Enhancing CO2 Electroreduction to Multicarbon Products by Modulating the Surface Microenvironment of Electrode with Polyethylene Glycol

Abstract Modulating the surface microenvironment of electrodes stands as a pivotal aspect in enhancing the electrocatalytic performance for CO 2 electroreduction. Herein, we propose an innovative approach by incorporating a small amount of linear oligomer, polyethylene glycol (PEG), into Cu 2 O catalysts during the preparation of the Cu PEG electrode.
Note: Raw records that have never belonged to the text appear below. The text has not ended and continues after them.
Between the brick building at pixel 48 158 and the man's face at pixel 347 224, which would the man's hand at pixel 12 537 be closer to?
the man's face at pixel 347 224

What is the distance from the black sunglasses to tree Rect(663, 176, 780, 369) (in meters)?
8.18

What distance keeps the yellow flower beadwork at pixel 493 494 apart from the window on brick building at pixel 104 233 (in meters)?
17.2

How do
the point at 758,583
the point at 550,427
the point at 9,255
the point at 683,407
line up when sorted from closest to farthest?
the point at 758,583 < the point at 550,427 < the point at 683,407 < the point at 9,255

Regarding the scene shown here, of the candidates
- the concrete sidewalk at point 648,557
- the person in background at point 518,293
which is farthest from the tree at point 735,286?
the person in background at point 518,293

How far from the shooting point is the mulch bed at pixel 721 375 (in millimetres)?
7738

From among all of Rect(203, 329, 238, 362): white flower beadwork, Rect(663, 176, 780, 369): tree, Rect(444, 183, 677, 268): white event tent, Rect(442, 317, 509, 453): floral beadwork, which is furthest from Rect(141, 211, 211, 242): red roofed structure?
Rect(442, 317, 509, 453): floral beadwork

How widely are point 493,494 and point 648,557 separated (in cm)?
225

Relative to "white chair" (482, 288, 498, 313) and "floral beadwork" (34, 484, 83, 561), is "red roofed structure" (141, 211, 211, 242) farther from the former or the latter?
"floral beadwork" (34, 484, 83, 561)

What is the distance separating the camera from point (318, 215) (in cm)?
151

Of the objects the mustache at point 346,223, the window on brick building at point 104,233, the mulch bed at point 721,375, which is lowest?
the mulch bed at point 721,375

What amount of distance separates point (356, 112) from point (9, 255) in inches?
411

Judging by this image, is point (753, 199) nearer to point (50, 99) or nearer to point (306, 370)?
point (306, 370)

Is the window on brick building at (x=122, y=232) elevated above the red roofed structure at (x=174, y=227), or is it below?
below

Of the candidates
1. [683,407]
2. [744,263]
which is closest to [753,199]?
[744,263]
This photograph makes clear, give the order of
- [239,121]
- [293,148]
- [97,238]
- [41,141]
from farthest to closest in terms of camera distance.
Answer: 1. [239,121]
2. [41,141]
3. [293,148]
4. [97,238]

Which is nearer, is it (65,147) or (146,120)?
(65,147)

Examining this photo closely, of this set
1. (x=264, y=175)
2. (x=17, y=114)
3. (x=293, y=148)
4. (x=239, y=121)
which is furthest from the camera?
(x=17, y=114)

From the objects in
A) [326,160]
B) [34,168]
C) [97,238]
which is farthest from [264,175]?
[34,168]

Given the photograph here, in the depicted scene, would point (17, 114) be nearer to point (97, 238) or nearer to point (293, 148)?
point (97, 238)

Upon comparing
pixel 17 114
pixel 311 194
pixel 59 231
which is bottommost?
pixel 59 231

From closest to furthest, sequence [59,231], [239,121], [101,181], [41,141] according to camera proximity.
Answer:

The Faradaic efficiency (FE) toward multicarbon products (C 2+ ) increases from 69.3 % over Cu electrode without PEG to 90.3 % over Cu PEG electrode at 500 mA cm −2 in 1 M KOH in a flow cell. In situ investigations and theoretical calculations reveal that PEG molecules significantly modify the microenvironment on the Cu surface through hydrogen bond interactions. This modification leads to the relaxation of Nafion, increasing the availability of active sites and enhancing the adsorption of *CO and *OH, which in turn promotes C−C coupling. Concurrently, the reconstructed hydrogen bond network reduces the presence of active hydrogen species, thereby inhibiting the hydrogen evolution reaction.